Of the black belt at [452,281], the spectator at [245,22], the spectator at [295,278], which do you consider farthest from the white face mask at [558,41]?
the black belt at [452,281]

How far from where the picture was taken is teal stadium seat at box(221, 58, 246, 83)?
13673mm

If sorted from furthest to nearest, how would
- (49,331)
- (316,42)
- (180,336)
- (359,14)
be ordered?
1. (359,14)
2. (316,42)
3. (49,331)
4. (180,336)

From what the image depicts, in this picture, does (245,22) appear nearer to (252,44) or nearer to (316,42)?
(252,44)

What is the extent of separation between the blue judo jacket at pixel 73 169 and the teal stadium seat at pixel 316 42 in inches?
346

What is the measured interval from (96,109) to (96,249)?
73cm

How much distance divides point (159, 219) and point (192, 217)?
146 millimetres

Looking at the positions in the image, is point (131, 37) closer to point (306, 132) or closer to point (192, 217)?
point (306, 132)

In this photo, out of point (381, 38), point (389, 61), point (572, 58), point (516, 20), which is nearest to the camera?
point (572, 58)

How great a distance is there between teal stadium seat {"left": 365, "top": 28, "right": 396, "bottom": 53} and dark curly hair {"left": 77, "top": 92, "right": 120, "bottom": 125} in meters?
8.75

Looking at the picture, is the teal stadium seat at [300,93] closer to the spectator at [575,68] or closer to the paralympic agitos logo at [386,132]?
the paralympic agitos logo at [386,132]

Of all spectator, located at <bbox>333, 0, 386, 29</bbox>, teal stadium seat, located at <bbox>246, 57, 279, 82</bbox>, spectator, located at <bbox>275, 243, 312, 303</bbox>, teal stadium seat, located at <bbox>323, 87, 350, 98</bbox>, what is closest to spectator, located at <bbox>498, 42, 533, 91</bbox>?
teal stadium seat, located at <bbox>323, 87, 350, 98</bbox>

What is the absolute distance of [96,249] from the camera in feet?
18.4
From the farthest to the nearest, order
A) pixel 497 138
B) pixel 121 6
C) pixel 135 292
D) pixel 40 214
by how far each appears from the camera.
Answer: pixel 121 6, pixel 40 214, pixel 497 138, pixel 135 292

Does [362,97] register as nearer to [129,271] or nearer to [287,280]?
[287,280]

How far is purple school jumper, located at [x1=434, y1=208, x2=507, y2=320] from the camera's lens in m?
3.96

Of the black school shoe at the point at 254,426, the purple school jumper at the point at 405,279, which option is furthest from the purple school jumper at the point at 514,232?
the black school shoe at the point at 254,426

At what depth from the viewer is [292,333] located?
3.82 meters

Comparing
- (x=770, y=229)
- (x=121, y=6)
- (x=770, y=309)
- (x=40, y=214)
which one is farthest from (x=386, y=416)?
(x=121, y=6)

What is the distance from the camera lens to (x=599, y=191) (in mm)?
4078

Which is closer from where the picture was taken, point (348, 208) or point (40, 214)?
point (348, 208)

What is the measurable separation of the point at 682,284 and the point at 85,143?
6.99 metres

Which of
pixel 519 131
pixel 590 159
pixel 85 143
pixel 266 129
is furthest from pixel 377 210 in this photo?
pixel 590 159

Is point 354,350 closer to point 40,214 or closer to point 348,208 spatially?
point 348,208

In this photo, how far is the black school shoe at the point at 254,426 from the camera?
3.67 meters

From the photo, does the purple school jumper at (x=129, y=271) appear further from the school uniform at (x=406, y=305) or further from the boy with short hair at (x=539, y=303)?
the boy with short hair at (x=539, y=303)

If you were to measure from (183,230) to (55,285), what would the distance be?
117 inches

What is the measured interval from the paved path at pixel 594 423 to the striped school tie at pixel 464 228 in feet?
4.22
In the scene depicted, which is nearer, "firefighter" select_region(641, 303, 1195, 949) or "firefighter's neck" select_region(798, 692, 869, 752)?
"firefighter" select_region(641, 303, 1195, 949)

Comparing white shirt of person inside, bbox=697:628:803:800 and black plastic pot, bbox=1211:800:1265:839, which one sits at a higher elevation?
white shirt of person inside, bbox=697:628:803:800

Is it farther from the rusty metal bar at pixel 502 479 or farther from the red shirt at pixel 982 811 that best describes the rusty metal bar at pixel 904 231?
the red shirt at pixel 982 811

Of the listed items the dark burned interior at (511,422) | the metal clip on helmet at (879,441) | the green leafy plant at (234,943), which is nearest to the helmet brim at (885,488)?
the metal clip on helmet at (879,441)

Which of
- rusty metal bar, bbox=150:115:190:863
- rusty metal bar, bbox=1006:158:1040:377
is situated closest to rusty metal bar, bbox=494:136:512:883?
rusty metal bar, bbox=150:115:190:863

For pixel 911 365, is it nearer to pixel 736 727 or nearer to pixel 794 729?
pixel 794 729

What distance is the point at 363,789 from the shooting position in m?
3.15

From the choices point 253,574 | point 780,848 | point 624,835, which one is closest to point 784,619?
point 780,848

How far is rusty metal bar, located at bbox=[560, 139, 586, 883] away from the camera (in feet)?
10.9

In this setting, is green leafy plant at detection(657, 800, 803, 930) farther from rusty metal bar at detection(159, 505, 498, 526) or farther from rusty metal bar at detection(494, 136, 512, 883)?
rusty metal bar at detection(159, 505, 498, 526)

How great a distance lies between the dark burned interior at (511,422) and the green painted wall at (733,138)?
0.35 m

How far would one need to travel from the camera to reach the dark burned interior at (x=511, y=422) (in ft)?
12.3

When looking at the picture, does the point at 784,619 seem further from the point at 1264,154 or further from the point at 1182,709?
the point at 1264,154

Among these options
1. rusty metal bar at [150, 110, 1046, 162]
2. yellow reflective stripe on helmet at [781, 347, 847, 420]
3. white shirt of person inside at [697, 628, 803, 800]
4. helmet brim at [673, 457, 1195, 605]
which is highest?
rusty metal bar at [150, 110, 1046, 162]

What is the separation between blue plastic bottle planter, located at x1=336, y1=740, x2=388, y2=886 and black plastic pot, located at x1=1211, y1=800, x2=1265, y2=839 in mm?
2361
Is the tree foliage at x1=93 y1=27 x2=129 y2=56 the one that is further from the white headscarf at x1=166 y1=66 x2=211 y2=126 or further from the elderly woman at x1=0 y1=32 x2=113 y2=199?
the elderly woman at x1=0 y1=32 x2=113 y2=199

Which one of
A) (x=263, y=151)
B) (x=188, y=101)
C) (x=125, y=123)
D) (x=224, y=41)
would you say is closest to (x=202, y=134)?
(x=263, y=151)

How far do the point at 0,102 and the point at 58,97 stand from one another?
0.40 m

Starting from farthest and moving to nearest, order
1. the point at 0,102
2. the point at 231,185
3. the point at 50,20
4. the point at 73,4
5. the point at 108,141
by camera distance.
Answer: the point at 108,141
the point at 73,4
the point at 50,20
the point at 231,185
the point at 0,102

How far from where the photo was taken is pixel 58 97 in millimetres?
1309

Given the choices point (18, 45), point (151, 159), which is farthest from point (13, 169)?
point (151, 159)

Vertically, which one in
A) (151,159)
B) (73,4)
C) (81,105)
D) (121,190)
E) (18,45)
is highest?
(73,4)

◇ ◇ ◇ ◇ ◇ ◇ ◇

• _Exercise goal_
Can you copy out every one of the rows above word for word, without changing anything?

• _Answer for the task_
Of the black belt at [452,281], the spectator at [245,22], the spectator at [295,278], which do you consider farthest from the white face mask at [558,41]?
the black belt at [452,281]

How far from where the picture was taken is teal stadium seat at box(221, 58, 246, 83)?
13673mm

If sorted from furthest to nearest, how would
- (49,331)
- (316,42)
- (180,336)
- (359,14)
be ordered?
1. (359,14)
2. (316,42)
3. (49,331)
4. (180,336)

From what the image depicts, in this picture, does (245,22) appear nearer to (252,44) or nearer to (316,42)?
(252,44)

What is the extent of separation between the blue judo jacket at pixel 73 169 and the teal stadium seat at pixel 316 42 in inches?
346

What is the measured interval from (96,109) to (96,249)?
73cm

How much distance divides point (159, 219) and point (192, 217)?
146 millimetres

Looking at the positions in the image, is point (131, 37) closer to point (306, 132) or closer to point (192, 217)?
point (306, 132)

In this photo, out of point (381, 38), point (389, 61), point (572, 58), point (516, 20), which is nearest to the camera?
point (572, 58)

How great a distance is there between teal stadium seat {"left": 365, "top": 28, "right": 396, "bottom": 53} and dark curly hair {"left": 77, "top": 92, "right": 120, "bottom": 125} in meters?
8.75

Looking at the picture, is the teal stadium seat at [300,93] closer to the spectator at [575,68] or closer to the paralympic agitos logo at [386,132]?
the paralympic agitos logo at [386,132]

Of all spectator, located at <bbox>333, 0, 386, 29</bbox>, teal stadium seat, located at <bbox>246, 57, 279, 82</bbox>, spectator, located at <bbox>275, 243, 312, 303</bbox>, teal stadium seat, located at <bbox>323, 87, 350, 98</bbox>, what is closest to spectator, located at <bbox>498, 42, 533, 91</bbox>?
teal stadium seat, located at <bbox>323, 87, 350, 98</bbox>

What is the absolute distance of [96,249] from the camera in feet?
18.4
From the farthest to the nearest, order
A) pixel 497 138
B) pixel 121 6
C) pixel 135 292
D) pixel 40 214
by how far each appears from the camera.
Answer: pixel 121 6, pixel 40 214, pixel 497 138, pixel 135 292

Does [362,97] register as nearer to [129,271] or nearer to [287,280]?
[287,280]

How far is purple school jumper, located at [x1=434, y1=208, x2=507, y2=320] from the camera's lens in m?
3.96

Of the black school shoe at the point at 254,426, the purple school jumper at the point at 405,279, which option is furthest from the purple school jumper at the point at 514,232?
the black school shoe at the point at 254,426

At what depth from the viewer is [292,333] located?
3.82 meters

Comparing
- (x=770, y=229)
- (x=121, y=6)
- (x=770, y=309)
- (x=40, y=214)
which one is farthest from (x=386, y=416)?
(x=121, y=6)

What is the distance from the camera lens to (x=599, y=191) (in mm)?
4078

Which is closer from where the picture was taken, point (348, 208) or point (40, 214)?
point (348, 208)

What is the measurable separation of the point at 682,284 and the point at 85,143?
6.99 metres

Which of
pixel 519 131
pixel 590 159
pixel 85 143
pixel 266 129
is furthest from pixel 377 210 in this photo?
pixel 590 159

Is point 354,350 closer to point 40,214 or closer to point 348,208 spatially?
point 348,208

In this photo, how far is the black school shoe at the point at 254,426 from the camera?
3.67 meters

From the photo, does the purple school jumper at (x=129, y=271) appear further from the school uniform at (x=406, y=305) or further from the boy with short hair at (x=539, y=303)?
the boy with short hair at (x=539, y=303)

If you were to measure from (183,230) to (55,285), what would the distance be?
117 inches

What is the measured interval from the paved path at pixel 594 423 to the striped school tie at pixel 464 228 in feet?
4.22
In the scene depicted, which is nearer, "firefighter" select_region(641, 303, 1195, 949) or "firefighter's neck" select_region(798, 692, 869, 752)?
"firefighter" select_region(641, 303, 1195, 949)

Comparing white shirt of person inside, bbox=697:628:803:800 and black plastic pot, bbox=1211:800:1265:839, which one sits at a higher elevation?
white shirt of person inside, bbox=697:628:803:800

Is it farther from the rusty metal bar at pixel 502 479 or farther from the red shirt at pixel 982 811 that best describes the rusty metal bar at pixel 904 231?
the red shirt at pixel 982 811

Of the listed items the dark burned interior at (511,422) | the metal clip on helmet at (879,441) | the green leafy plant at (234,943), which is nearest to the helmet brim at (885,488)?
the metal clip on helmet at (879,441)

Which of
- rusty metal bar, bbox=150:115:190:863
- rusty metal bar, bbox=1006:158:1040:377
is situated closest to rusty metal bar, bbox=494:136:512:883?
rusty metal bar, bbox=150:115:190:863

For pixel 911 365, is it nearer to pixel 736 727 or nearer to pixel 794 729?
pixel 794 729

What distance is the point at 363,789 from the shooting position in m?
3.15

From the choices point 253,574 | point 780,848 | point 624,835, which one is closest to point 784,619?
point 780,848

How far is rusty metal bar, located at bbox=[560, 139, 586, 883] away from the camera (in feet)?
10.9

In this setting, is green leafy plant at detection(657, 800, 803, 930) farther from rusty metal bar at detection(159, 505, 498, 526) or farther from rusty metal bar at detection(494, 136, 512, 883)?
rusty metal bar at detection(159, 505, 498, 526)

How great a distance lies between the dark burned interior at (511,422) and the green painted wall at (733,138)?
0.35 m

How far would one need to travel from the camera to reach the dark burned interior at (x=511, y=422) (in ft)?
12.3

When looking at the picture, does the point at 784,619 seem further from the point at 1264,154 or further from the point at 1182,709?
the point at 1264,154

Among these options
1. rusty metal bar at [150, 110, 1046, 162]
2. yellow reflective stripe on helmet at [781, 347, 847, 420]
3. white shirt of person inside at [697, 628, 803, 800]
4. helmet brim at [673, 457, 1195, 605]
which is highest?
rusty metal bar at [150, 110, 1046, 162]

What is the separation between blue plastic bottle planter, located at x1=336, y1=740, x2=388, y2=886 and black plastic pot, located at x1=1211, y1=800, x2=1265, y2=839 in mm?
2361
Is the tree foliage at x1=93 y1=27 x2=129 y2=56 the one that is further from the white headscarf at x1=166 y1=66 x2=211 y2=126 or further from the elderly woman at x1=0 y1=32 x2=113 y2=199?
the elderly woman at x1=0 y1=32 x2=113 y2=199

Which one of
A) (x=263, y=151)
B) (x=188, y=101)
C) (x=125, y=123)
D) (x=224, y=41)
would you say is closest to (x=202, y=134)?
(x=263, y=151)

How far do the point at 0,102 and the point at 58,97 stand from one another?
0.40 m

Starting from farthest and moving to nearest, order
1. the point at 0,102
2. the point at 231,185
3. the point at 50,20
4. the point at 73,4
5. the point at 108,141
by camera distance.
Answer: the point at 108,141
the point at 73,4
the point at 50,20
the point at 231,185
the point at 0,102

How far from where the photo was taken is pixel 58 97 in millimetres?
1309

Given the choices point (18, 45), point (151, 159), which is farthest from point (13, 169)?
point (151, 159)

Vertically, which one in
A) (151,159)
B) (73,4)
C) (81,105)
D) (121,190)
E) (18,45)
is highest?
(73,4)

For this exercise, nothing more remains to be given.